I briefly explored this through Willie Doherty’s works writing the following here and below. I’d appreciate any thoughts.

“That is where I feel photography essays are made up of two important elements, possibly three if typography is a feature. One, the photo, two, the caption and three, the typography. Like two cogs, each is redundant without the other. The caption can still tell a story but the photo is needed to provide the emotion, or the double meanings, the story between the lines. Yet as I write this I feel constricted, two paths appear, do you need the caption or do we like to create our own stories? On one hand, with the caption, we are offered some more insight, a clue in a crime scene and we can make of it what we will. I read a review of Willie Doherty’s work and realised it was about the conflict of Ireland. Exploring the images is like being at a crime scene and finding several clues which will, in turn, lead you to deeper revelations.

Without the historical knowledge of the bombings of the bridge (of Doherty’s work), the viewer may interpret the image with their own imagery. They may relate the running to a situation in their own lives, running away from pain or fear…or running to a new future. The figure runs endlessly trapped in an infinite loop, someone who felt trapped in their lives would transpose their body into that of the figure so they were watching their own story playing out. Their feelings towards it may have nothing to do with the bombing of the bridge and the story Doherty is telling.

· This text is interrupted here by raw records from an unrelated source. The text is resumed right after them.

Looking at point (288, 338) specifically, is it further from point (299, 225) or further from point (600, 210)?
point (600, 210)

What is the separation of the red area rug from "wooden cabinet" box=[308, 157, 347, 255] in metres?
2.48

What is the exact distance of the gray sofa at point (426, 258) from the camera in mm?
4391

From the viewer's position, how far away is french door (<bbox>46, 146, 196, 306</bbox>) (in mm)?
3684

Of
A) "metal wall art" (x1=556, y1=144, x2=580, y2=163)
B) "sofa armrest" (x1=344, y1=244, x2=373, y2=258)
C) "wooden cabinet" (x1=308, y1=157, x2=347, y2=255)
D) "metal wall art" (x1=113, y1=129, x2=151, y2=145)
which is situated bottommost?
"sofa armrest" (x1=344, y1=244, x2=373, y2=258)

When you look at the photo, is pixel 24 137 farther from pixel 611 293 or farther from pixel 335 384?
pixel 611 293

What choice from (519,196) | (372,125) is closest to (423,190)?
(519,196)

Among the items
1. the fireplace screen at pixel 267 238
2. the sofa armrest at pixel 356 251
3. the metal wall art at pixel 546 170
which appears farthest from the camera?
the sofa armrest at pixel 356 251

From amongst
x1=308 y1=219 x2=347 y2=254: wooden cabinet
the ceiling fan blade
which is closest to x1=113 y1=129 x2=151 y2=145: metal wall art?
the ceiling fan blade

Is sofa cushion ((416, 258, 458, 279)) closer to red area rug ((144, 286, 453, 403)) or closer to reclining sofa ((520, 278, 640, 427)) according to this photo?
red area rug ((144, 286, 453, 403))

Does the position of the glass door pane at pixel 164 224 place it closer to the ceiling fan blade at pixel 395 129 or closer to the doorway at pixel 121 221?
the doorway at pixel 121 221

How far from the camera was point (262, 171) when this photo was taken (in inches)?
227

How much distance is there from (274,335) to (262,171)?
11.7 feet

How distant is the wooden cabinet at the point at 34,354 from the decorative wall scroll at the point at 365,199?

“Historically the only means of traversing the city’s two sides, the bridge was frequently bombed as a result of its strategic significance. A deceptively simple set-up, the camera catches the figure from the front as well as from the back in this double projection; even a cursory understanding of the site complicates the narrative”

Yet which is the strongest? Without the caption, a photo can seem like staring through the window into someone else’s lives. The window becomes evocative of a dolls house, you see the people, you see their characters and their surroundings and you create your own truths and stories out of that. Yet we can never know for sure whether the stories we are telling are the truth and that is where the beauty is, in the ambiguous. Sometimes it doesn’t matter, sometimes the power of the photo comes from our own understanding. A piece of paper with the starting sentence which we then take as our own. The viewer is as much responsible for the final destination in the mind as the photographer.

This reminds me of Bergin’s work which I wrote about earlier here, he was asked to create the series for UK76 yet added his own words thus changing the whole meaning of the piece, thus becoming a completely new creation. Without those captions how would they have been interpreted? There would have been no double meaning as we are only shown one image. Does that mean to have a double meaning there must be two layers to the image, a caption (pushing the meaning gleaned from the image in a new direction) and the photo itself?

This is something to be included in Assignment Four, writing a critical essay on a subject of which I’ve chosen Photography and Plato’s Cave, how the viewer’s interpretation will always be different to that of the photographer.

Posted in Assignment 3 ~ Spaces to places, Coursework

Assignment Three – Written Work and Photos

I begin with an idea and then it becomes something else – Pablo Picasso

Assignment Three has shown to me that though we may start with a plan and an idea of the result and meaning we want to convey the more you work at a project the more it has the ability to surprise you as different paths are opened up and a whole new meaning arises. I thought I was capturing people’s conversations to show an insight of the area yet what happened was showing a picture of the modern day, how much we miss, how little we talk to those we don’t know and the frantic rush of busy life which causes us to stamp over the beauty and not know because we haven’t seen it to begin with.

I wanted to create a video and wrote a song to go alongside it. I feel the pace of the keys echoes the people walking by. Please let me know what you think.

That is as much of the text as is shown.